→ What the task requires
Please output the records below word for word and omit the pictures.

→ Data extract
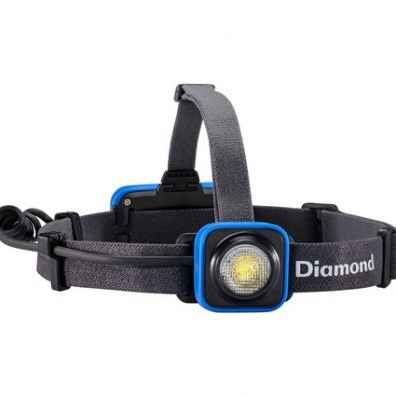 Black Diamond Spinter 200 lumens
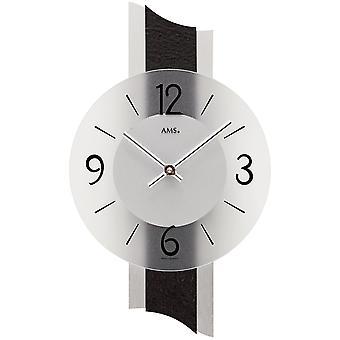 AMS 9395 wall clock quartz analog modern with slate and glass slate clock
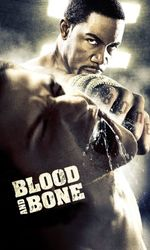 Blood and Boneen streaming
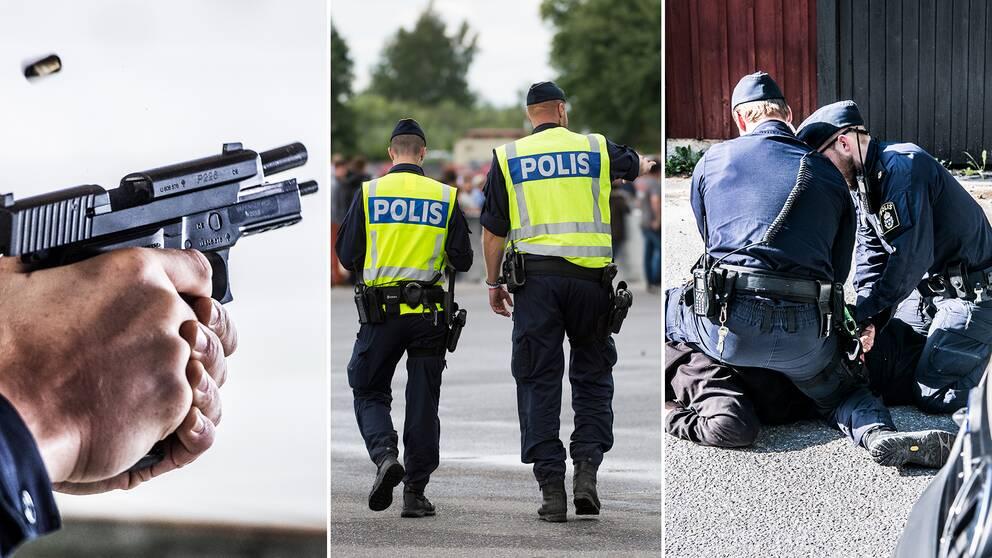 En polis med ett vapen, två poliser på en festival och två poliser som brottar ned en man.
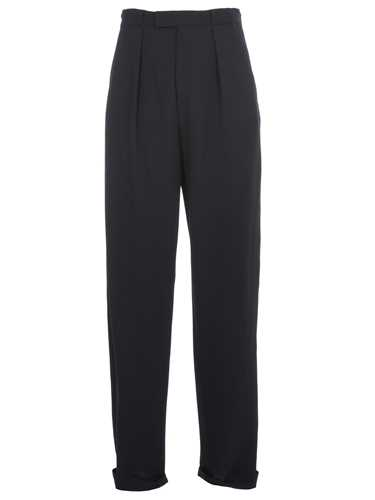 Picture of Giorgio Armani Trousers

→ Completed exercise
 Black Diamond Spinter 200 lumens
 AMS 9395 wall clock quartz analog modern with slate and glass slate clock
 Blood and Boneen streaming
 En polis med ett vapen, två poliser på en festival och två poliser som brottar ned en man.
 Picture of Giorgio Armani Trousers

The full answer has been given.